Verifying DNS configurations using PowerShell

Originally published July 26, 2007

 

One of the most common reasons for e-mail delivery failures is improper DNS configuration. There are several things that are important:

1) Having an MX record (while not strictly required by RFC, most anti-spam servers now require this)
2) Having a valid rDNS (reverse DNS) record for the IP address pointed to by the MX record
3) Having a TXT record (SPFv1 or SPFv2) that is accurate (http://spf.pobox.com)

There are, of course, other things that you might want to know about a given domain.
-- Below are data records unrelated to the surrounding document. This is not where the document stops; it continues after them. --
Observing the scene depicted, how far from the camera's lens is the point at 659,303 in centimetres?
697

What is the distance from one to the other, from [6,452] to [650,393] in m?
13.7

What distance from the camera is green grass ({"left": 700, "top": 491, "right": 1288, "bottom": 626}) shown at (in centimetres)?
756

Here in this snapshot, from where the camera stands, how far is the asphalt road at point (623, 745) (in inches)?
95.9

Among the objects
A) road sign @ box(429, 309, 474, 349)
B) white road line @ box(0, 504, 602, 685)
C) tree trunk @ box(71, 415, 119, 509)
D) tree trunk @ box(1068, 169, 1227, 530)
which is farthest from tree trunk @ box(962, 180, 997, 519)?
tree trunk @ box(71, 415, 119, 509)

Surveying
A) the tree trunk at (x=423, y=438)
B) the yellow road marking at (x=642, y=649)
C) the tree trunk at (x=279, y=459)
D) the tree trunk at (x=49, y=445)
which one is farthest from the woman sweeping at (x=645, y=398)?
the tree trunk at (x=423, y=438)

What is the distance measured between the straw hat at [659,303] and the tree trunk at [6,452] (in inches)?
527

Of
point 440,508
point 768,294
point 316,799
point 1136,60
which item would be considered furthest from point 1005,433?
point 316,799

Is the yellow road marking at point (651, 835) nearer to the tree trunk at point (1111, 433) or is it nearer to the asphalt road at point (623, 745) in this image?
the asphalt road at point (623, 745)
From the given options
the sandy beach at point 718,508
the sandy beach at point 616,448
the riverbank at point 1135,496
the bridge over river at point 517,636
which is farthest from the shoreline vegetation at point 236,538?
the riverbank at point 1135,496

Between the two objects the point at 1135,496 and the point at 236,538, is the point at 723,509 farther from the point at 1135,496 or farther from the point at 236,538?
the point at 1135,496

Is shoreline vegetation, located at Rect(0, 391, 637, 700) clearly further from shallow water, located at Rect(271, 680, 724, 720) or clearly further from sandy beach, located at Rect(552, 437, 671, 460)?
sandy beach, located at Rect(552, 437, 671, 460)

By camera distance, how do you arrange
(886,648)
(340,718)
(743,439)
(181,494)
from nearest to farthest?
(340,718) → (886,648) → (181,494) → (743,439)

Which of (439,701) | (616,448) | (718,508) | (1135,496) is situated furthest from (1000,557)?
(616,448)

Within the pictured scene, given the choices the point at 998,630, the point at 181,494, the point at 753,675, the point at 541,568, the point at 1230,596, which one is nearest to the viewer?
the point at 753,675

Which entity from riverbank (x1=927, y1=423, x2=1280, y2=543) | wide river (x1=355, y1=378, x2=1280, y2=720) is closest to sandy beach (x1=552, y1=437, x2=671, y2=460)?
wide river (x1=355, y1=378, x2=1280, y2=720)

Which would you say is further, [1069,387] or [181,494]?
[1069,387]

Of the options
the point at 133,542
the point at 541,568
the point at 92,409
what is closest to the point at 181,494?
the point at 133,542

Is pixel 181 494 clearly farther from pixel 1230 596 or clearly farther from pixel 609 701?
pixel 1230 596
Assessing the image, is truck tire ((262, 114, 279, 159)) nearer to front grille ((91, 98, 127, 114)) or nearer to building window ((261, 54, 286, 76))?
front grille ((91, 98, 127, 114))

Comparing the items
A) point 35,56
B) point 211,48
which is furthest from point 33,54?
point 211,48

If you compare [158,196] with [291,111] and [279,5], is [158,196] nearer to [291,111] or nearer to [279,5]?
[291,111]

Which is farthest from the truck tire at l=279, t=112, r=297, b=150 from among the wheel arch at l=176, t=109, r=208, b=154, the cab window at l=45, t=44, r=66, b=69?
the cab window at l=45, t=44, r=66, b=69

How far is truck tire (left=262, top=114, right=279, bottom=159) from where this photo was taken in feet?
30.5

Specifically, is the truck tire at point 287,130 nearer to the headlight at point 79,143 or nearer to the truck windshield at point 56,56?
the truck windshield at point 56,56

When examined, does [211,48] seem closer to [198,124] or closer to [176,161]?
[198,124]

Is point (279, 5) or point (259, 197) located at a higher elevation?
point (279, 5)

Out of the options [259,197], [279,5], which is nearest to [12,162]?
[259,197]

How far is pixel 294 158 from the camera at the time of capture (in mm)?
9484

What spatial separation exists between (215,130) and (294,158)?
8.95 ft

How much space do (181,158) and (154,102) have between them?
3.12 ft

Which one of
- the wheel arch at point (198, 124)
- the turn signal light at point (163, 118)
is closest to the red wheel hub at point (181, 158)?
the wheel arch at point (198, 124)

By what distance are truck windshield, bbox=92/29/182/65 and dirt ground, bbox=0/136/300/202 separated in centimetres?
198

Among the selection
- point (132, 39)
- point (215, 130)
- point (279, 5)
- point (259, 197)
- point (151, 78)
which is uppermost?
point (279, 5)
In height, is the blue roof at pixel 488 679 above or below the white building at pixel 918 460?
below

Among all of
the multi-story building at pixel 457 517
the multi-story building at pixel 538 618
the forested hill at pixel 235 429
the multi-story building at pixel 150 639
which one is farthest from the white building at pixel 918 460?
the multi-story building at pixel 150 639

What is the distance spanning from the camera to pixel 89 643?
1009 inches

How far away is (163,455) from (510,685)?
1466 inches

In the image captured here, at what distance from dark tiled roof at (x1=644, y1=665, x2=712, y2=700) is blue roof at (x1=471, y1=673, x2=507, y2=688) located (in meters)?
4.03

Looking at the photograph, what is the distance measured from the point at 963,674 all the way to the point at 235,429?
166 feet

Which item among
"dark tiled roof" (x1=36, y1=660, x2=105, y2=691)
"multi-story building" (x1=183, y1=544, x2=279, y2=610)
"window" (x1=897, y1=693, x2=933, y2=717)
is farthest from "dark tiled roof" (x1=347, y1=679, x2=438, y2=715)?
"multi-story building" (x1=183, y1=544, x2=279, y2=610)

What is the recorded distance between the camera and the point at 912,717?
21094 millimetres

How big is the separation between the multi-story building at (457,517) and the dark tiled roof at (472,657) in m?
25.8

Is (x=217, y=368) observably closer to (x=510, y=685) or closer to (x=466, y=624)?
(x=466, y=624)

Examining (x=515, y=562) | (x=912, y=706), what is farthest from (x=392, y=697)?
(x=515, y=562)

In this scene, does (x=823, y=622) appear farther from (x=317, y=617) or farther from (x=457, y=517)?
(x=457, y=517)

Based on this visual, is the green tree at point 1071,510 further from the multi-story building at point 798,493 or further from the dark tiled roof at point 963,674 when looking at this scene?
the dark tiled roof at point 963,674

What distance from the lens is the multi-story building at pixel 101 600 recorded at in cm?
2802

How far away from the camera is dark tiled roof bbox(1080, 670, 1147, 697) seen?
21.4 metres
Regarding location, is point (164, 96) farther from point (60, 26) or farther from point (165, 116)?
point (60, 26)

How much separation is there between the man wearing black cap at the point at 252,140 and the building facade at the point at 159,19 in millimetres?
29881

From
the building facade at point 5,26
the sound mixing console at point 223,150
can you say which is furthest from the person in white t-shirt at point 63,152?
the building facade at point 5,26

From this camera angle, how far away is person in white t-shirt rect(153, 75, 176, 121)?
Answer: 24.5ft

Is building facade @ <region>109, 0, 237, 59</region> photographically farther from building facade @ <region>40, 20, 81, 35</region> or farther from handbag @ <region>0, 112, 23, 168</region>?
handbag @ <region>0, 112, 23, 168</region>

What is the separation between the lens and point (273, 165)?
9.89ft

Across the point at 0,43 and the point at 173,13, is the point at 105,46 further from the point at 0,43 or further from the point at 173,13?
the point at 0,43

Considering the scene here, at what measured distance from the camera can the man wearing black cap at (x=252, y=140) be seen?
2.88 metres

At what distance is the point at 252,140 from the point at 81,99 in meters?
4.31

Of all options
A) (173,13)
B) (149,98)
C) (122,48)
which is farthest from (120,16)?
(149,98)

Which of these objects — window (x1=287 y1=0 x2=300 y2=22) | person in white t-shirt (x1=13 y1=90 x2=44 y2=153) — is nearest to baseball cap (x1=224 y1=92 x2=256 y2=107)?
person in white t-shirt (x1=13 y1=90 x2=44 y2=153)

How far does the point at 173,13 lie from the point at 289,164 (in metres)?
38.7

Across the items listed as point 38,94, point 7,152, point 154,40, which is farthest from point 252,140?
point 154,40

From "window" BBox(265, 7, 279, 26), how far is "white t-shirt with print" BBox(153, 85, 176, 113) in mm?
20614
I've written a PowerShell script (dns.ps1) that interrogates everything that I want to know about a domain. It does require an additional .Net library from Lumisoft. Thankfully, this library is also free: http://www.lumisoft.ee/lswww/download/downloads/Net/Lumisoft.Net.zip

This library includes far more than the features used by this script. If you are doing TCP programming using PowerShell (or any .Net capable language) you should really investigate what this library can do for you...

I put the library in C:\Temp on my computer. If you want to place it elsewhere, update the

[Reflection.Assembly]::LoadFile("c:\temp\LumiSoft.Net.dll") | out-null

line in the script to point to the proper location of the DLL. Also, plese update the DNS servers to your local DNS servers on this line:

[Lumisoft.Net.Dns.Client.Dns_Client]::DnsServers = "216.30.183.13", "216.30.183.14"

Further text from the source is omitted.